Foolishly, I suppose, I thought that, when I wrote in February about Melissa Click's dismissal from her job as a journalism professor at the University of Missouri, I would never type her name again.
Sadly, that is not the case. I guess I should have known better, given my years of newspaper work. There are certain people who never go away, no matter how much you may wish they would.
And Ms. Click is one of them. She has surfaced again — to blame her dismissal on "racial politics" in a profile published in the Chronicle of Higher Education last weekend.
To read the article online, you have to be a subscriber, and I am not a subscriber, but I have heard enough about the article's contents from those who are subscribers to know that what I have heard about it is true.
Click contends that she was a victim of racial politics. She says she was fired because she is "an easy target."

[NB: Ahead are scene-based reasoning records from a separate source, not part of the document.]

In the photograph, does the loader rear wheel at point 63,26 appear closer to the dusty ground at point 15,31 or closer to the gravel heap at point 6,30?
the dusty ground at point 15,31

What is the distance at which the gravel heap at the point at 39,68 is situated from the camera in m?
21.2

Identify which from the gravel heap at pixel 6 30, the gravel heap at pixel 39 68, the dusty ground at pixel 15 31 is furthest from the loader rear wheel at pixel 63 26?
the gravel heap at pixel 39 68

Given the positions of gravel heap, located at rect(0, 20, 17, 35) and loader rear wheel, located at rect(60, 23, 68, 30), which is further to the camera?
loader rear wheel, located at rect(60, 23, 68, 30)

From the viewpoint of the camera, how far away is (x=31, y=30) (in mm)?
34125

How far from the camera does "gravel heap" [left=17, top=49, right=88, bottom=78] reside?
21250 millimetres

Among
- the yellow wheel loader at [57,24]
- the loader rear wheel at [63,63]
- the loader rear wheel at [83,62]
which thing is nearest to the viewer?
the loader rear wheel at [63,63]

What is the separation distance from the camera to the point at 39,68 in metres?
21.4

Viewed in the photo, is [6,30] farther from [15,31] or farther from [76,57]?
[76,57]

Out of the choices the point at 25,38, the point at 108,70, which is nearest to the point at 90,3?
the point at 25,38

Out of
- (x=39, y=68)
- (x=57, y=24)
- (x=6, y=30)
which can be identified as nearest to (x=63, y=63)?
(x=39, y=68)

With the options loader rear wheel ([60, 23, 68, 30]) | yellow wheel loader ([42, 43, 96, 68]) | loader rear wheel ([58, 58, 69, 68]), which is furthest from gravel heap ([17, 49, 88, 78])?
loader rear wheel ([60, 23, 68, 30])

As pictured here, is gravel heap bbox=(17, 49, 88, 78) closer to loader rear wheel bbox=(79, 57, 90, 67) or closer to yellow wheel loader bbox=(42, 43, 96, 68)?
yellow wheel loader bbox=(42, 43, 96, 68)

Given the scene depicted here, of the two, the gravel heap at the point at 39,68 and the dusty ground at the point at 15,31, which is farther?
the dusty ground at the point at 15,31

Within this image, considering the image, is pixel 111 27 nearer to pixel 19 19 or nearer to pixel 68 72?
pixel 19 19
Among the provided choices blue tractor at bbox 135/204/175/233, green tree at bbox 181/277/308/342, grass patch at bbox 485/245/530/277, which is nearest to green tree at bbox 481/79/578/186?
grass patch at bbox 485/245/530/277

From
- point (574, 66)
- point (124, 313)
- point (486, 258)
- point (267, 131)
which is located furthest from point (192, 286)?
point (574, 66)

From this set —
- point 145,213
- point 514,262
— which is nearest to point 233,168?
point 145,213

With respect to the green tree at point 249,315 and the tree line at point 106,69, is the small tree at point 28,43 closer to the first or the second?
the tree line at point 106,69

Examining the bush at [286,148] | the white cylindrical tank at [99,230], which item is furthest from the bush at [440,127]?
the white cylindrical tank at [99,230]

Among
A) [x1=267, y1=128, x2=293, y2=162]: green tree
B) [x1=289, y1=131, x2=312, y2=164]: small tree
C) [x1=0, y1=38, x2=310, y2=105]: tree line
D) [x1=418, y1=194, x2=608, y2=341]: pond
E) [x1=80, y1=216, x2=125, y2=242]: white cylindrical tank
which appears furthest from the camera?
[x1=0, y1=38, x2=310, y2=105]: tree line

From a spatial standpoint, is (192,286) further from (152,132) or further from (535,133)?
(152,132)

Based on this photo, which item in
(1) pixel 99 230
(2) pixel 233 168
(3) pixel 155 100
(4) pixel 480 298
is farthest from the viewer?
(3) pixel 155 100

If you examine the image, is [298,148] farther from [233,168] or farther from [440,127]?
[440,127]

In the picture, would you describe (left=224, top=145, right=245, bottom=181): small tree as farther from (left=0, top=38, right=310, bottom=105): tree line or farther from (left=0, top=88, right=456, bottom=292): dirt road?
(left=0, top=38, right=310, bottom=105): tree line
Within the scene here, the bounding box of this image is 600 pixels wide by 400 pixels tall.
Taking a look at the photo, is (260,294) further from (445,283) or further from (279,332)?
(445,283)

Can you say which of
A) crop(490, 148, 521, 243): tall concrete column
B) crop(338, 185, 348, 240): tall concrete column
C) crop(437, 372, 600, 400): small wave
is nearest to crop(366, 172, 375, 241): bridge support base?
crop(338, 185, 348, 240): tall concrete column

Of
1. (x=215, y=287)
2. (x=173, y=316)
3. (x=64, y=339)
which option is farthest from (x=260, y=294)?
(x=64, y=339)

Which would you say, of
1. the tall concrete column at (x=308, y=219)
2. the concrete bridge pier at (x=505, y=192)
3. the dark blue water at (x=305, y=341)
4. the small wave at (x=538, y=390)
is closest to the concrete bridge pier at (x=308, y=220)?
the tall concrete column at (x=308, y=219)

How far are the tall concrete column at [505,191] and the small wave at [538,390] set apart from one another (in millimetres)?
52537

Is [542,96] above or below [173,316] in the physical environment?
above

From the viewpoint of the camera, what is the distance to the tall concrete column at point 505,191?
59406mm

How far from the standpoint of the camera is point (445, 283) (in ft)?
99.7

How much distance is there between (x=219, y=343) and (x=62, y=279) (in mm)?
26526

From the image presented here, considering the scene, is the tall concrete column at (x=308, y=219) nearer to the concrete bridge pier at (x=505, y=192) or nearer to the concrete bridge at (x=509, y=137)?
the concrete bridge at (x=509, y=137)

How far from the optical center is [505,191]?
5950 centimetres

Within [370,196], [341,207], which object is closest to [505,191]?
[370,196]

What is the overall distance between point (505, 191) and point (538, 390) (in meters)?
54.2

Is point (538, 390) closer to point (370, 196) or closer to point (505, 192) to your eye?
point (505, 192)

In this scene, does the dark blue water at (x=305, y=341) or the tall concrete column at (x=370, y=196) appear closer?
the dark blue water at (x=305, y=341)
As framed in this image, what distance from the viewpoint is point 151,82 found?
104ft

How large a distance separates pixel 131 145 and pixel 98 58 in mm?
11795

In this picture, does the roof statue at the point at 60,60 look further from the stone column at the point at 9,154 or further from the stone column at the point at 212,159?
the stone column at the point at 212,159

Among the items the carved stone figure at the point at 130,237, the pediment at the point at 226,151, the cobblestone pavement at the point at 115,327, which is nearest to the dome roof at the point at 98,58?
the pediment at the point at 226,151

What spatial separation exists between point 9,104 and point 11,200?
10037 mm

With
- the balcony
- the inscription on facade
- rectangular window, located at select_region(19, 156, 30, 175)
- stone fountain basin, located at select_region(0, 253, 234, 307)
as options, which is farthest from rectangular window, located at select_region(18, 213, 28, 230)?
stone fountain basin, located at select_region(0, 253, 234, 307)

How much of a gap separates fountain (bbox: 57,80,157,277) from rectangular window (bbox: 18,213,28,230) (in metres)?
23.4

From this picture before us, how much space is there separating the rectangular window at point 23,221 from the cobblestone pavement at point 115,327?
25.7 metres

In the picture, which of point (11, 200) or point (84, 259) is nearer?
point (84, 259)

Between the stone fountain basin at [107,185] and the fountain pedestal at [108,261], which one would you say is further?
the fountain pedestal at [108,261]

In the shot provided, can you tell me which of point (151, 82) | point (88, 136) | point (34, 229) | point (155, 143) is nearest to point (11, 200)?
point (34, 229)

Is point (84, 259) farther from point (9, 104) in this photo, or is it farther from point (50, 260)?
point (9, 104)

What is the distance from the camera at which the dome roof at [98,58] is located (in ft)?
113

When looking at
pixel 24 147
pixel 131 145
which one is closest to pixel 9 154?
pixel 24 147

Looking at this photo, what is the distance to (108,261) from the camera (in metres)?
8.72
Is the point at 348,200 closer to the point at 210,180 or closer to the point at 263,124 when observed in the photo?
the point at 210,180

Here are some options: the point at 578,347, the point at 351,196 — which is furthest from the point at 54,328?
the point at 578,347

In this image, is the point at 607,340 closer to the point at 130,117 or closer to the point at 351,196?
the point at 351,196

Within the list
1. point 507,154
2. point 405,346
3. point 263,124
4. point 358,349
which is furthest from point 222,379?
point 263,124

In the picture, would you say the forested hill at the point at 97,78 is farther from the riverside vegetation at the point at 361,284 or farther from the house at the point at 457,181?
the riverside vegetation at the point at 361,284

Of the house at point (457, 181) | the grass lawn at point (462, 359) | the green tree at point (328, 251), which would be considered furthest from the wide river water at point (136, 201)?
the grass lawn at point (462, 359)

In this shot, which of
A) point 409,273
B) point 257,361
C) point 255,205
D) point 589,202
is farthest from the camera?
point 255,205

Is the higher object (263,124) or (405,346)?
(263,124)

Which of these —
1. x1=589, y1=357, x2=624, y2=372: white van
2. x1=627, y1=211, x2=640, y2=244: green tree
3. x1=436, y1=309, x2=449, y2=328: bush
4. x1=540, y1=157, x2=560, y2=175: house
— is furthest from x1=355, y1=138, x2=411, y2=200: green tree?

"I'm a white lady," she said.
Clearly, she is white. Whether she is a lady is a matter of personal opinion. (Before you reach any conclusions on that, be sure you watch her video from last fall. I posted it with my article in February.)
I know it is fashionable these days to blame one's failures on alleged prejudice. Sometimes it's bewildering — like when one claims to be a member of another race or to be of another gender than one really is and blames a personal failure on prejudice against that race or gender.
But Click is not disputing her race or her gender, just using them as the scapegoats for her dismissal. In my mind, that is worse.
I am a journalist who has taught journalism on the college level, and, as I wrote in February, I was glad the University of Missouri dismissed her. I did not think she was an advocate of freedom of the press or freedom of speech, and I believe that people who teach journalism classes should be effective role models in their defense of both.
In calling for "some muscle" in a blatant effort to prevent a student journalist from covering a news event on a public campus, Click clearly demonstrated that she only believes in freedom of the press and freedom of speech when they are to her benefit.
But freedom of speech and freedom of the press exist to benefit everyone.
And any journalism professor who doesn't understand that has no business being a journalism professor.
Race and gender have absolutely nothing to do with it.